Imagine being up there watching, he thought. Up there, not like God, but just up there. In a command helicopter well up out of harm's way if there was such a place; looking down and seeing it all happen. Like the time he had flown into Berlin, and seen the East German minefields stretching as a dark ploughed road as far as he could see in both directions from the windows of the aircraft; only now the border would be a band of fire and smoke cutting Europe in half. How wide was the devastation and destruction? Would it go on expanding until the whole world was one huge smoking ruin?
Inkester called, 'Infantry…I think I can see Russian infantry!'
Davis swept the ground through the smoke with the 7.62mm machine gun, pleased to give himself something to take his mind off the devastating artillery bombardment. He stopped firing, and watched through the episcope as a British Saracen disgorged its men sixty meters to his left; ten infantrymen, clumsily-suited and cradling their SLRs, alien in their respirators, comforting. Replacements; infantry to fight infantry. Davis wanted more of them to appear, supported by some fresh armour to charge forward and roll it all up, get it. over with. They wouldn't come, it was a waste of time even thinking about it.
'Charlie Bravo One…this is Shark. Soviet air-drop to the rear…about two Ks back, at Cyanide…some light armour. We'll hold here until it gets too hot, then move to Potash…out.'
'Roger, Shark,' acknowledged Davis.
Airdrop, bloody hell. And behind somewhere. That was bound to be the way they'd do it; they weren't going to get themselves shot to hell in order to ford some pissy little river; they'd just put up a diversionary artillery barrage, and then air-drop their troops past the defences. Sod crossing minefields and bridging ditches. They would secure the bridgehead by an airborne assault first. Gas! That was bloody obvious, too. Someone should have had those poor infantry bastards in their respirators since first shot yesterday…bloody disorganization…too many bosses up top…too bloody far away from the battlefront. No, that wasn't true. The colonel had been right up there with them…Colonel Studley in his Chieftain, out there in the battle like his crews. Bloody good for him; he was…had been the sort of colonel you wanted to fight under…poor sod.
'Armour! What the hell?' Inkester's voice, anxious. 'Range six hundred…' The Chieftain lurched on its suspension as Inkester fired. 'What was it, sir? The wreckage of the vehicle was hidden in the smoke.
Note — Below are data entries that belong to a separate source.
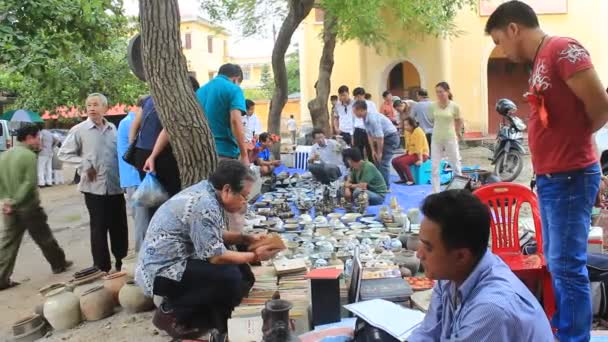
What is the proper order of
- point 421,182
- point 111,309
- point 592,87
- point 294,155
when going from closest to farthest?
point 592,87, point 111,309, point 421,182, point 294,155

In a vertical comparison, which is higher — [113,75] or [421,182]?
[113,75]

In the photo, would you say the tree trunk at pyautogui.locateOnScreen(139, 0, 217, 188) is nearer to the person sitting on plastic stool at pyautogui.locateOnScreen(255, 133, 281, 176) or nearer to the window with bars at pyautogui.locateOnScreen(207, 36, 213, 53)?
the person sitting on plastic stool at pyautogui.locateOnScreen(255, 133, 281, 176)

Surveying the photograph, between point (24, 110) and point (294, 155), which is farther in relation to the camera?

'An MT-LB…worry about what's coming, lad, not what's gone.'
EIGHTEEN
'They look like dead rats, Jesus, they look like rats!' Inkester was staring ahead at a heap of Soviet paratroopers' bodies beside the shattered walls of a derelict barn. The corpses, twisted, torn and bloody, were still dressed in their NBC protective clothing and long brown-muzzled respirators.
Only minutes before the Russian paratroopers had been alive, manning a pair of RPU rocket launchers; the guns of Charlie Bravo Troop's tanks had opened up on them and Davis had driven the Chieftain into the courtyard of the farm buildings with his machine gun blazing. You could demolish a wall, row by row of bricks, with a 7.62mm. It did terrible things to the human body.
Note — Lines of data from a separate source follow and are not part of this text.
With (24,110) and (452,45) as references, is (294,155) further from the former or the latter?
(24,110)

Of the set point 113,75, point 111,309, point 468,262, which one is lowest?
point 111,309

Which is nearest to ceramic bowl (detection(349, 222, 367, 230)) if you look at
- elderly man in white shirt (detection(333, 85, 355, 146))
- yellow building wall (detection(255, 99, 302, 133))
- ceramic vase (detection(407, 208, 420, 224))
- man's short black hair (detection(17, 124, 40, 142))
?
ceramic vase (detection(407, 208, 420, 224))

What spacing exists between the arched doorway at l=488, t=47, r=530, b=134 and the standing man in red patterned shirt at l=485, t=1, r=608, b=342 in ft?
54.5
The squadron had pulled back from the river…retired five kilometers in a series of leapfrogs; tank protecting tank, troop protecting troop. Today, thank God, there had been fewer losses so far. Only two tanks gone from the squadron, and Bravo Troop still intact. It was the infantry who were having the hardest time, sweating blood as they fought in their clammy suits, dying from the bullets and shrapnel, or the gas when the, blast of a nearby explosion stripped the protective clothing from their bodies.
Davis had watched them die. First the infantrymen beside the Chieftains at dawn, then their replacements, killed more horrifically by a mortar bomb, screaming, shrieking, with the combination of broken bodies and searing gas droplets in open wounds. It was macabre to Davis that men should end life as they entered it, bloody and reluctant.
How many men had Davis killed this morning? Thirty. No, thirty was yesterday! Yesterday? Today? Not men today…brown-muzzled rats…giant rats…vermin. He would never count victims again.